Voldoend Onderricht Persoon Laag Spanning (VOP-LS)

algemene typering en inhoud
Bij het maken van filmopnamen op een filmset of in een filmstudio wordt uiteraard met elektrische apparatuur en elektrische installaties gewerkt.  Bij onoordeelkundig gebruik kan dat tot ernstig lichamelijk letsel leiden.  

Om risico’s te vermijden verplicht de Arbeidsomstandighedenwet werkgevers om te zorgen voor een goede  verdeling van bevoegdheden en verantwoordelijkheden voor het werken met elektrische apparatuur.  Op de filmset is het de cinematographer /belichter die het meest met elektrische apparatuur en -installaties werkt, vooral ten behoeve van de belichting.

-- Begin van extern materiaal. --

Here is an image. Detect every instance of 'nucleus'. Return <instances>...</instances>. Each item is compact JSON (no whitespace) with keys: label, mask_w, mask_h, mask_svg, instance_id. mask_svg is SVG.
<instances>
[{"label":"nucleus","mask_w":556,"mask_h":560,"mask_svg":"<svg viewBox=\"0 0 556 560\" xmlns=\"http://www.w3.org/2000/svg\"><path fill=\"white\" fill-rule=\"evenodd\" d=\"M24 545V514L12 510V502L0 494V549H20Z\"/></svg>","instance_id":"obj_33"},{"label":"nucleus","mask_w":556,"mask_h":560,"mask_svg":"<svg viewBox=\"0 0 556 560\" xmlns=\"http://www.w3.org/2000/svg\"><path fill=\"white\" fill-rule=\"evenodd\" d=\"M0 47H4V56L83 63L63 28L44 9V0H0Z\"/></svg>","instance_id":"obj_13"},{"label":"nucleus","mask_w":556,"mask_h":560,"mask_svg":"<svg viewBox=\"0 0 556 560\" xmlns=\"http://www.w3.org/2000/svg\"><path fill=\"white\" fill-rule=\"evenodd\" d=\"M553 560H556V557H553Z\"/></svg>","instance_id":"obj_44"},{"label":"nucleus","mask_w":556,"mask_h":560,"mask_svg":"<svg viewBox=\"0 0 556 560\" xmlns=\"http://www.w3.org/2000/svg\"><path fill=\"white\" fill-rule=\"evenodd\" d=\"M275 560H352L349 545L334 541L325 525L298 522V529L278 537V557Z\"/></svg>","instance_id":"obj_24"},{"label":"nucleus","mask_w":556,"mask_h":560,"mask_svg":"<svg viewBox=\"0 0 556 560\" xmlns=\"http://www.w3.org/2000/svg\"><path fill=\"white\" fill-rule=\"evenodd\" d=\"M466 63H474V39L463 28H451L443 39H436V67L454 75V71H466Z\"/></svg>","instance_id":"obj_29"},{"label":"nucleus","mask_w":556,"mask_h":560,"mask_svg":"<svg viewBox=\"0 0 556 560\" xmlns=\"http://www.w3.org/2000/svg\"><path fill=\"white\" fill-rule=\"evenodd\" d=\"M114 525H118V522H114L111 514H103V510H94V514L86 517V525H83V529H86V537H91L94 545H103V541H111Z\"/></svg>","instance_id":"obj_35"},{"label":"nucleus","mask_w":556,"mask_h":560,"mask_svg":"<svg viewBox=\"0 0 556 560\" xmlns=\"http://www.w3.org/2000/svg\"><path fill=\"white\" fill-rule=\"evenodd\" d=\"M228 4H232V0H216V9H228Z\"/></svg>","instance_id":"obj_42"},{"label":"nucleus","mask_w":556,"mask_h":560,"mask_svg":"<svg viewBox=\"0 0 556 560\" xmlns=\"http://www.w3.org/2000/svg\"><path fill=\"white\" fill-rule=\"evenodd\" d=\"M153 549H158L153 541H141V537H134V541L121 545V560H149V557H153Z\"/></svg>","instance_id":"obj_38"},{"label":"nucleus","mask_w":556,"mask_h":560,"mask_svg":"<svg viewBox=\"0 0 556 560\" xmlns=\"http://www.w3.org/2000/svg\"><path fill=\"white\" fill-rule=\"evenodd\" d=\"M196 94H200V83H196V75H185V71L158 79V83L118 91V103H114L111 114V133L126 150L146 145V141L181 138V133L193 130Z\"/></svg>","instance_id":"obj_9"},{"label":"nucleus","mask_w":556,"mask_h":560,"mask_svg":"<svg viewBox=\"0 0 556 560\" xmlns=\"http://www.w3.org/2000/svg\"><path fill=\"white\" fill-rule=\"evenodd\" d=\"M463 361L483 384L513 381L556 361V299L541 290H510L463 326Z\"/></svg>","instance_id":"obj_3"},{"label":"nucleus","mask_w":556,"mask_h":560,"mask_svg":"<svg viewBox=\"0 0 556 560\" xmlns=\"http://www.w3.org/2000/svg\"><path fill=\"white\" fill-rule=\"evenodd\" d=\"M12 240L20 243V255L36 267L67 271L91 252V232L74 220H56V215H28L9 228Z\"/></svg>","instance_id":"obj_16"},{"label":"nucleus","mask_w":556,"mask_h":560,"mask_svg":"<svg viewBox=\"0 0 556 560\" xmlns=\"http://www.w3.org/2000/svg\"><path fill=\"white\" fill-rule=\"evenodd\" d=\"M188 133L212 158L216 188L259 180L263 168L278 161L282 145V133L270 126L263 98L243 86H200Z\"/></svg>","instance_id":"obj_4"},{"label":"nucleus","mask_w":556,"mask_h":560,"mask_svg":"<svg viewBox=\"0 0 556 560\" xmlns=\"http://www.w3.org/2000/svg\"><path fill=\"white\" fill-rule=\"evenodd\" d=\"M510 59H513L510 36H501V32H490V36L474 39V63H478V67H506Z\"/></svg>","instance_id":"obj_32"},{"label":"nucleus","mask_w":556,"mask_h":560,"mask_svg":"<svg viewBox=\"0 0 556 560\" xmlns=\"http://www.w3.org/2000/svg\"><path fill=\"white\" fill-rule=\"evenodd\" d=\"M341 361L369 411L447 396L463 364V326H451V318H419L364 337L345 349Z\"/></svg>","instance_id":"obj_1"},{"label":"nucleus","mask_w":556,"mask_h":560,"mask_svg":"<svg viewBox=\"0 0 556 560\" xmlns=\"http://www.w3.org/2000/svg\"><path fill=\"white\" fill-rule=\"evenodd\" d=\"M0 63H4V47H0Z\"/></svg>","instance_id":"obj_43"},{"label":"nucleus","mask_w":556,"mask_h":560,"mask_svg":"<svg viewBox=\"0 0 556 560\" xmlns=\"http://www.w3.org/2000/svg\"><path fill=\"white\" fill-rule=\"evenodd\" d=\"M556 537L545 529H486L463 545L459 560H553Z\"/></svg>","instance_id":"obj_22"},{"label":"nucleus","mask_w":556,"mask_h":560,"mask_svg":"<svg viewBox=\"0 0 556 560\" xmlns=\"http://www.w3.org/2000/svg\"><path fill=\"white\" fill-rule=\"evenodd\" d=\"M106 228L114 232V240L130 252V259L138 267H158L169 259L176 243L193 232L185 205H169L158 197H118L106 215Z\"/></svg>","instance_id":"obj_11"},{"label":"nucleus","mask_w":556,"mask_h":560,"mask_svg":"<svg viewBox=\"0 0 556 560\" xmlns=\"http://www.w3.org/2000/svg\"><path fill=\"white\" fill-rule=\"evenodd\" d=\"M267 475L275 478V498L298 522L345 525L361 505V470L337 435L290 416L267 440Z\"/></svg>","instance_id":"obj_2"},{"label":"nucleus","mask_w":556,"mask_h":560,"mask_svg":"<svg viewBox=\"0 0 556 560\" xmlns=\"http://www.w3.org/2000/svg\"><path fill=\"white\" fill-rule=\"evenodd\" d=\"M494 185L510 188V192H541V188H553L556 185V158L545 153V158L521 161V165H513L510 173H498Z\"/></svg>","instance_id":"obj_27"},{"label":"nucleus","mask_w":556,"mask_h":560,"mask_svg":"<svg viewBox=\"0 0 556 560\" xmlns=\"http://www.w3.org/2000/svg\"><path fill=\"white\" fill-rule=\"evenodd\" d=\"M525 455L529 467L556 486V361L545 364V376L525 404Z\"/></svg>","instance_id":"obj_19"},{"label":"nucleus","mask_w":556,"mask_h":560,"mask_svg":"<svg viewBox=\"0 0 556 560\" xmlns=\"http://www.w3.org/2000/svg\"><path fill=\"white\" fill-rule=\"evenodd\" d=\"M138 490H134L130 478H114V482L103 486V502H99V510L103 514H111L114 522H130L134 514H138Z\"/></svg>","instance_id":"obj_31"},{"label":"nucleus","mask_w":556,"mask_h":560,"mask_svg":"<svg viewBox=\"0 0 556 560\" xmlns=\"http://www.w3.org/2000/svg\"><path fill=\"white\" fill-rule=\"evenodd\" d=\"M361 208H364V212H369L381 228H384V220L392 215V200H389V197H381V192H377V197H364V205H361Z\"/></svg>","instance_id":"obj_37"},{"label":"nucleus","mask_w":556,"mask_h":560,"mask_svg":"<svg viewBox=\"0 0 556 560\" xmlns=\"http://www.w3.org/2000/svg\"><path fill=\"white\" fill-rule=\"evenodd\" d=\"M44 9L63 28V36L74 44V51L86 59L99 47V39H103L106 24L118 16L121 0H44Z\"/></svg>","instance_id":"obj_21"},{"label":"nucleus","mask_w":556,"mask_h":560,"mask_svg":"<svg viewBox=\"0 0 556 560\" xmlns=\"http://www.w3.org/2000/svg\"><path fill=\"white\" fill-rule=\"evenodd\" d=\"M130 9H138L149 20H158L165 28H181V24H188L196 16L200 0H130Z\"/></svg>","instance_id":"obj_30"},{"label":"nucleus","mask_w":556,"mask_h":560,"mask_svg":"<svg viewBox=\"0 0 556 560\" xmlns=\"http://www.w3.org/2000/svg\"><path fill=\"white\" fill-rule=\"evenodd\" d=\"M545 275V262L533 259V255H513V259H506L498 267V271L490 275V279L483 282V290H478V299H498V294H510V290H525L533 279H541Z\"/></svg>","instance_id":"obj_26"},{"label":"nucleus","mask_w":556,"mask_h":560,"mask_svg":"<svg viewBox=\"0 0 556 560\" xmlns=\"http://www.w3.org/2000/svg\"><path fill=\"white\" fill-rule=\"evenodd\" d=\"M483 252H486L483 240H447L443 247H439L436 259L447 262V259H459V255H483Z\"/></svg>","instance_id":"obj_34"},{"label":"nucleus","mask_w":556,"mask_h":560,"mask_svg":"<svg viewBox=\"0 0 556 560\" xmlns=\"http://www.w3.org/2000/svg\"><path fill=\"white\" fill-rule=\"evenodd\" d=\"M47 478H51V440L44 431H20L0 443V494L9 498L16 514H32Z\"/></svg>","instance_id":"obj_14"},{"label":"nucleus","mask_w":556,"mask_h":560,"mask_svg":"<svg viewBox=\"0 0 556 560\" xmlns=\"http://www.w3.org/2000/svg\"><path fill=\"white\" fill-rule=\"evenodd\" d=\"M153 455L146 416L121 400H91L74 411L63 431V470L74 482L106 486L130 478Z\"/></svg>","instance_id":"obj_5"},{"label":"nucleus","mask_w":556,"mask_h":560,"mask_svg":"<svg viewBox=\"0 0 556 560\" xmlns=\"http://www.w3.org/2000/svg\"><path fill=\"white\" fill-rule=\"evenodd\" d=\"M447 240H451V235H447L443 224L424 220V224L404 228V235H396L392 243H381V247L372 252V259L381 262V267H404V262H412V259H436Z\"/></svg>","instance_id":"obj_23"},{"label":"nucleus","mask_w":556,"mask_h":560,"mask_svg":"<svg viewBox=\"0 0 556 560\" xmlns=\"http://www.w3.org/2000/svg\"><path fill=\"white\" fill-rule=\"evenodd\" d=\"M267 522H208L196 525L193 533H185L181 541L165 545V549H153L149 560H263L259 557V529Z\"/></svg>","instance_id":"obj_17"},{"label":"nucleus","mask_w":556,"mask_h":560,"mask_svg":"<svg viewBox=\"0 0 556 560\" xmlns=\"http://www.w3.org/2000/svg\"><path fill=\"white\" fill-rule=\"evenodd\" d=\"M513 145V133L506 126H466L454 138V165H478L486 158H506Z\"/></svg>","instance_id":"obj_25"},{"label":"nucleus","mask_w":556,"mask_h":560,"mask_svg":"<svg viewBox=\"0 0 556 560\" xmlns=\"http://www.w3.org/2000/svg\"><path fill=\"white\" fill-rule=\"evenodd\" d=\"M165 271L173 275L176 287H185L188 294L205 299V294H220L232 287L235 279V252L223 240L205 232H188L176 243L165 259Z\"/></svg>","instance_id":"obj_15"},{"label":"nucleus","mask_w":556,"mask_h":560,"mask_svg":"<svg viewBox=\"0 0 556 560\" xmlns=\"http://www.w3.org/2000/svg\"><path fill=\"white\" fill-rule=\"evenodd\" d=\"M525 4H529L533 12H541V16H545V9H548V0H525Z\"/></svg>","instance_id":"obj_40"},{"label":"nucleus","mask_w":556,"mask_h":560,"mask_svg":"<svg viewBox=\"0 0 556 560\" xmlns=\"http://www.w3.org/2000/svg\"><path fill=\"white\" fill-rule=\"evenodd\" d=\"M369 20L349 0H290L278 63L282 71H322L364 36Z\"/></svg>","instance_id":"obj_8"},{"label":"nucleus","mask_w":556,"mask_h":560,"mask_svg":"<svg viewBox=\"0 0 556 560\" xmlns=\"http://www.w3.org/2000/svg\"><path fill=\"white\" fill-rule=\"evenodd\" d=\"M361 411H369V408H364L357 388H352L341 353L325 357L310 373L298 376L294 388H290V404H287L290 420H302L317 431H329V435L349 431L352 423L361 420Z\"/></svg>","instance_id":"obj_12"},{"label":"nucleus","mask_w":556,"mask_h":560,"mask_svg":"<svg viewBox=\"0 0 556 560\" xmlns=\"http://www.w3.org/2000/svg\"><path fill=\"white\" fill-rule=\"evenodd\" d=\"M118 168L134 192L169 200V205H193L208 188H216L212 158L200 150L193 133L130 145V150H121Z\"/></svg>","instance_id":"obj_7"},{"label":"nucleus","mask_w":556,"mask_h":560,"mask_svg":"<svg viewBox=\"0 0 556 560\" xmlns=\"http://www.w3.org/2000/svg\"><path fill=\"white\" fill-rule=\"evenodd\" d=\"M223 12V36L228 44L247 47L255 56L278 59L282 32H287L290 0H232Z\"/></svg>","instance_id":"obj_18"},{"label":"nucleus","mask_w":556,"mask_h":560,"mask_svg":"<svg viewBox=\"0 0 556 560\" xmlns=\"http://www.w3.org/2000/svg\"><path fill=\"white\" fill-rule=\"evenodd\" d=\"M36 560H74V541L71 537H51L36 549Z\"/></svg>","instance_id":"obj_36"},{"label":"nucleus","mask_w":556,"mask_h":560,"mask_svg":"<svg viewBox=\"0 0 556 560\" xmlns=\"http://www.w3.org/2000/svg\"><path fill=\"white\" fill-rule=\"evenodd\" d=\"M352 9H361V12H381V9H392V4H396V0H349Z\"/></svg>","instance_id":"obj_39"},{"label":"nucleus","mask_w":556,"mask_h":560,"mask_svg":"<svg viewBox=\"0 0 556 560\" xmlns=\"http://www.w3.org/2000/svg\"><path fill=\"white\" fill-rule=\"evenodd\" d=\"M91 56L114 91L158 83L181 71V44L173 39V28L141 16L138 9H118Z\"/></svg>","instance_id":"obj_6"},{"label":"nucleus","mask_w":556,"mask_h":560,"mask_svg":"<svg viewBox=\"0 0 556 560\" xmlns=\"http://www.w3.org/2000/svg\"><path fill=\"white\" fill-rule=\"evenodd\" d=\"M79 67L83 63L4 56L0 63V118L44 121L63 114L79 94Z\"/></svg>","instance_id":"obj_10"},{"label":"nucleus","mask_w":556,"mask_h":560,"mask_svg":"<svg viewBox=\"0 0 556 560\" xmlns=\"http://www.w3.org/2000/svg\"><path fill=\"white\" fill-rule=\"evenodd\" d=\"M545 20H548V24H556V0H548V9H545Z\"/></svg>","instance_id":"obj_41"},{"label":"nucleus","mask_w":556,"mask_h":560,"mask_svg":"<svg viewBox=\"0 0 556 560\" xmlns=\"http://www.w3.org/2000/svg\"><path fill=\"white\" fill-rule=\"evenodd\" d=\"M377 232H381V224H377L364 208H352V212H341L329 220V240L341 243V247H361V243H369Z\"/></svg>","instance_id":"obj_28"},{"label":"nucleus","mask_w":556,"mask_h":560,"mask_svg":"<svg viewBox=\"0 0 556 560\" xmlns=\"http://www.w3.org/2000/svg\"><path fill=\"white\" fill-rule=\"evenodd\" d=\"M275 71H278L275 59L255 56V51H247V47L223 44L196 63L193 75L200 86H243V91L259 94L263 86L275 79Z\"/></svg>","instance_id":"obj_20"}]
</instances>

Zo maakt hij tijdelijke elektrische installaties (zowel 230V als 400V oftewel krachtstroom) met als bron een vaste installatie of een (gehuurde) mobiele installatie (agregaat).

Dit houdt in dat de cinematographer /belichter voldoende opgeleid moet zijn om zelf veilig met elektrische apparatuur en elektrische installaties te kunnen werken, maar ook om risico’s voor de andere mensen op de filmset zoveel mogelijk te voorkomen. De cinematographer/belichter  heeft op dit gebied dus een specifieke verantwoordelijkheid en dient daarom een persoonlijk veiligheidscertificaat te halen.

Het zwaartepunt van dit certificaat is gericht op preventie van de risico’s op basis van criteria, methoden en procedures zoals beschreven in de veiligheidsnorm NEN 3140 Preventie van veiligheidsrisico’s, met aandacht voor het aanleggen van tijdelijke electrische installaties op een filmset op locatie of in een (film)studio.

Het certificaat bewijst dat de certificaathouder heeft aangetoond in staat te zijn om in zijn toepassingsgebied elektrotechnische risico’s te kennen, te herkennen en deze te voorkomen door toepassing van de juiste voorzorgsmaatregelen.

doelen (eindtermen)
Wat de student praktisch en theoretisch moeten kennen en kunnen is uitgebreid beschreven en daarom voor de leesbaarheid apart gehouden (klik op doelen (eindtermen)).

het examen VOP-LS Het examen bestaat uit een theorie- en praktijktoets welke afzonderlijk beoordeeld worden. Een toets wordt als voldoende beoordeeld indien:

  • bij de theorietoets minimaal 70 % van het maximum aantal punten van de meerkeuzevragen is behaald;
  • bij de praktijktoets niet meer dan 30 strafpunten zijn toegekend.

Ten behoeve van het certificaat dient men voor de theorietoets en de praktijktoets een voldoende behaald te hebben.

Het resultaat van de theorietoets en de praktijktoets blijft tot één (1) jaar na datum geldig ten behoeve van een herexamen, indien daarvoor een voldoende is behaald.

Herexamens betreffen alleen die toetsen waarvoor geen voldoende is behaald.

Vervolg in het 2e jaar
De studenten doen tijdens de 2e jaarsoefeningen ervaring op in het omgaan met de veiligheid m.b.t. electrische installaties op een filmset. Bij de beoordeling aan het eind van de workshop Nachtlicht op locatie Westergas wordt de student óók beoordeeld op het omgaan met de veilggheid door de docent Licht van de NFA.